To discover how to affect your KPIs, you have to find the growth lever that influences it.
Work Backwards to Find Growth Levers
To find your growth levers, start with your KPI and work backwards. Keep asking yourself “How do we do that?” until you reach something simple and actionable.
Brian Balfour uses Spotify as a great hypothetical. (He refers to KPIs as output metrics and growth levers as input metrics. The terminology is irrelevant as long as you understand that one type affects the other.)
Naturally, Spotify wants users to spend more time in the app listening to songs. An important KPI for them would be “length of time someone spends listening to music.”
Coming up with ways to get people to listen longer isn’t practical. There are a million things you could do. You would have to test countless tactics until you randomly fell upon the one that worked.
Instead, let’s work backwards to identify the growth lever.
Spotify could rightly assume that in order to increase the amount of time someone listens to music, they would have to a) Get them to spend more time in the app, and/or b) Bring them back into the app more often.
Now we’re getting somewhere. Those are more actionable. But we can go deeper to identify the growth levers.
Next we would look at those two activities – bring users back and increase time per session – to find ways to push those metrics up.
For instance, Spotify might decide they can bring more people back to the app by notifying users about new artists and pushing song recommendations through notifications. To increase the time each user spends in the app, they might curate playlists for users or help them discover new songs.
In the case of our hypothetical example, Spotify’s growth levers would be:
- Curate quality playlists and match them with relevant users.
- Notify users when new artists they might like appear on the app.
- Notify users with song recommendations personalized for them.
- Expose users to artists and songs they would like, but haven’t seen before.
Those are far more actionable than vague goals like “increase daily active users.” They’re tangible and real.
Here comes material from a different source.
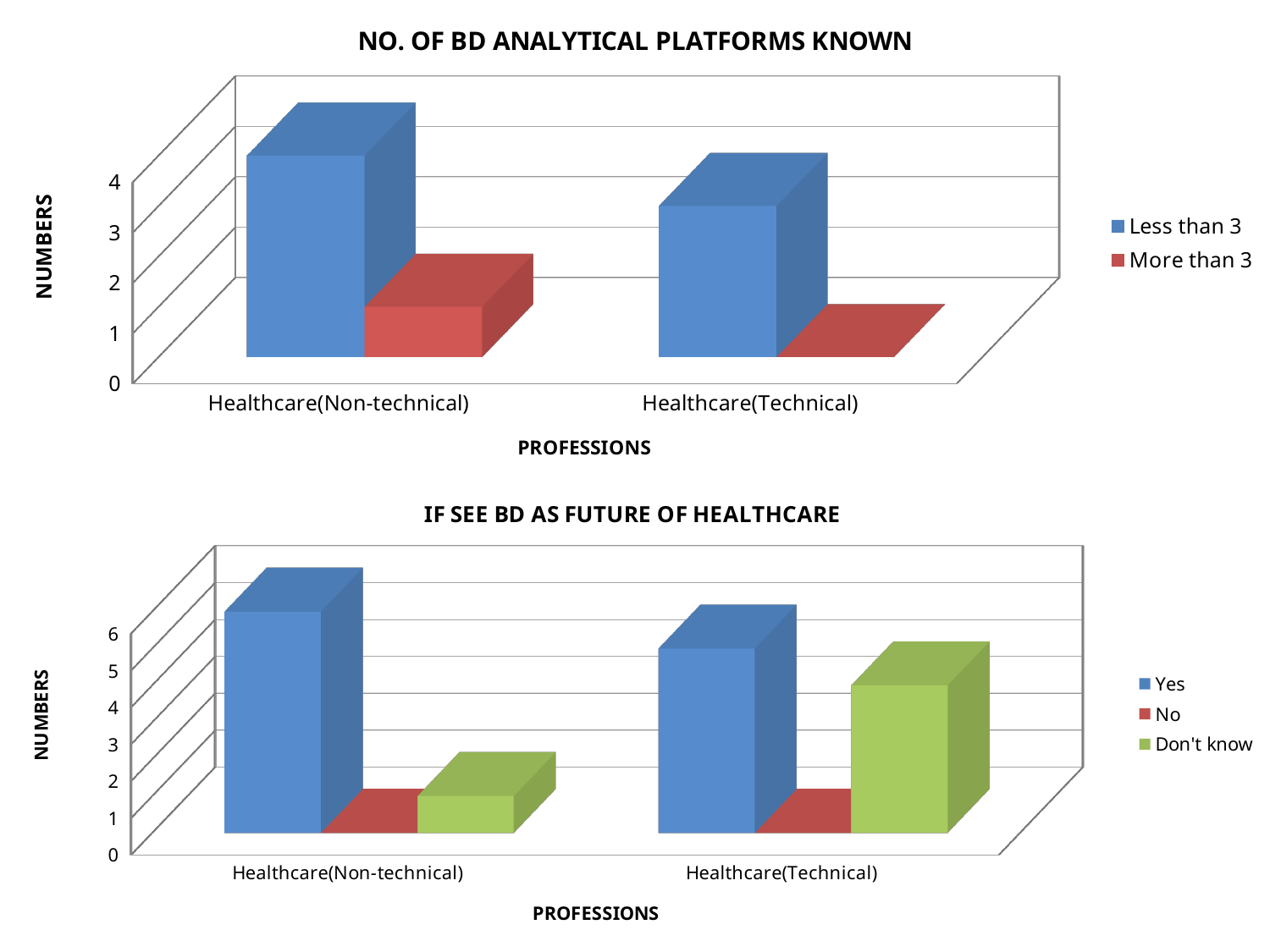
In the top chart, is the More than 3 value for Healthcare(Technical) greater or less than 1? less In the top chart, for Healthcare(Non-technical), which is larger: Less than 3 or More than 3? Less than 3 What kind of chart is the top chart titled "NO. OF BD ANALYTICAL PLATFORMS KNOWN"? Bar chart In the bottom chart titled "IF SEE BD AS FUTURE OF HEALTHCARE", how many series does the legend list? 3 In the bottom chart, for Healthcare(Technical), which is larger: Yes or Don't know? Yes In the bottom chart, does the Yes series rise or fall from Healthcare(Non-technical) to Healthcare(Technical)? fall In the top chart, is the Less than 3 value for Healthcare(Non-technical) greater or less than 2? greater In the top chart, how many profession categories are shown on the x axis? 2 In the bottom chart, is the Yes value for Healthcare(Non-technical) greater or less than 4? greater What is the title of the vertical axis on the bottom chart? NUMBERS In the top chart, which bar is the tallest? Less than 3 for Healthcare(Non-technical) In the top chart, how many series does the legend list? 2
Spotify can build strategies around them.
The Two Sides to Growth Levers
Once you find your growth levers, you’ll probably sigh in relief. Growth levers give you direction. They tell you what to do to raise those KPIs and ultimately grow your startup.
But there’s a good chance your growth levers aren’t one-dimensional. They’ll probably create several types of change within your startup.
For example, Facebook surely uses their ad revenue as a KPI. It follows that if they show more ads (their growth lever), they’ll earn more revenue.
But showing more ads might erode the user experience by reducing engagement, time on the site, and click-through rates. If those metrics fall (meaning there’s fewer people clicking on ads), the KPI could fall, even though Facebook pushed their growth lever.
Presumably, Facebook tests this tradeoff to find the right spot that earns them the most revenue. You’ll have to test your growth levers as well to determine how hard you can push them and if there’s anything you have to do to compensate for their symptoms.
Lean on Your Metrics
Once you determine the metrics that create the right kind of change for your startup (your growth levers), lean on them hard. Continue to test them regularly to validate your assumptions while you pour resources into them to stimulate growth.
Instead of obsessing over KPIs that only record what you’ve done, look to your growth levers – the metrics that matter – to find ways to create positive change.